** Source text **
-- Begin --

In order to select the appropriate methodology for optical imagery used for the LWE production, we have implemented an inter-comparison process with VHR data using the Pleiades constellation⁷³. The comparison requested pair of HR and VHR images acquired within a very short time. The data have to cover the targeted lake as a whole, and the surrounding areas. In most of the cases of the CCI lakes that are large lakes, this is not possible. Moreover, the VHR data are not freely available and therefore the approach can be a costly.

We have acquired two pairs of Pléiades HR data, 70 cm of spatial resolution, a panchromatic channel and 4 visible ones from blue to near infrared channels, on the 30^th of December 2019, with a delay of one day with Sentinel-2 and on the 6^th of January 2020, which is the same date as the Sentinel-2 acquisition used to determine the contour of lakes. Lake de Der and lac d’Orient in East of France were chosen for this comparison. Lake du Der, medium size and dynamic reservoir located within an overlapping part of Sentinel-2 tracks, allowing up to 14 acquisitions by month, was an ideal case to compare the LWE derived from HR Sentinel MSI at 10 m, and the VHR Pleaides imagery at 0.7 m resolution.

-- End --

** Entries provided **
-- Begin --

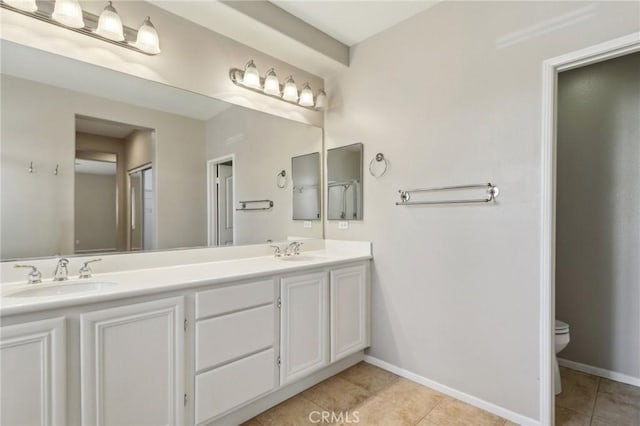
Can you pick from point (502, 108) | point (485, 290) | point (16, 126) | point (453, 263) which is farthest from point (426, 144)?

-- End --
-- Begin --

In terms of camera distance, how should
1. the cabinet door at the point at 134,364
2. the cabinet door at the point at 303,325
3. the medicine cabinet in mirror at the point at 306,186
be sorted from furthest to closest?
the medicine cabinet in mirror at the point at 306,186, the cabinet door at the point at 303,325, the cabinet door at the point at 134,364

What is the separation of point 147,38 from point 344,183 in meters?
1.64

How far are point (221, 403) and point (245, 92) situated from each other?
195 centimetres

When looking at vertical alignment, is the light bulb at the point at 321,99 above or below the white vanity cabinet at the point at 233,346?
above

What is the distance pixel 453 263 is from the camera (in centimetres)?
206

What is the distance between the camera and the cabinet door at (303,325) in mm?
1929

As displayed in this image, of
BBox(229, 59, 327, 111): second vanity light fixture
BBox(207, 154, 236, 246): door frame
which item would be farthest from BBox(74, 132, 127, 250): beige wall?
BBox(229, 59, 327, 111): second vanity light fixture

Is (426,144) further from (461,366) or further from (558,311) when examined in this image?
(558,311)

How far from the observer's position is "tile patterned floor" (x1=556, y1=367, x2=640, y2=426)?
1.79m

-- End --
-- Begin --

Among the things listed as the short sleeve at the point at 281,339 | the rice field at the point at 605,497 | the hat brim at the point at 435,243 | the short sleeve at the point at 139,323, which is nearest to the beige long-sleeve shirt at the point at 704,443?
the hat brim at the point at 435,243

-- End --

** Given problem 1 **
List every spatial resolution figure stated in the lake water extent text, giving each figure as it appears there.
** Given problem 2 **
Write a continuation of the passage on the Pléiades and Sentinel-2 lake comparison, beginning after its final sentence.
The records bear no relation to the text on lake water extent.

** Reply 1 **
70 cm, 10 m, 0.7 m

** Reply 2 **
When comparing the LWE derived with Pléiades and Sentinel-2 data acquired within 24 hours, the difference in term of surface were very low, i.e. 29.07 km² for Sentinel-2, and 30.58 km² for Pleiades. 95% of Pléiades Water was recognized by Sentinel-2. There is a very low level of commission of 0.05 km².

When the acquisition of the VHR and HR images was the same day, 95.5% of Pléiades water was recognized by Sentinel-2. Of course, there is an effect of resolution i.e. 10 m versus 0.70 m. The shoreline is much finer on the VHR derived LWE. When data are acquired on the same day, the space occupied along the shore of the omission is very narrow, the shoreline corresponds to a staircase of swa-tooth’s effects alternating omission and commission pixel, related to the difference of spatial resolution. Where, the LWE represents two stages of infilling, we observe a large omission belt around the lake shore. This belt corresponds mostly to an increase of the surface of water within one day. This case study allows also evaluating, in the context of infilling reservoir, the part of the 24 h of delay between the two acquisitions. In such case, we observed a large omission belt around the lake shore. This belt in fact corresponds to the increase of the surface of water within one day. So, of course, what is seen as water on the Pleiades image cannot be described as water on the Sentinel-2 image acquired a day before. This is illustrated in Fig. 4.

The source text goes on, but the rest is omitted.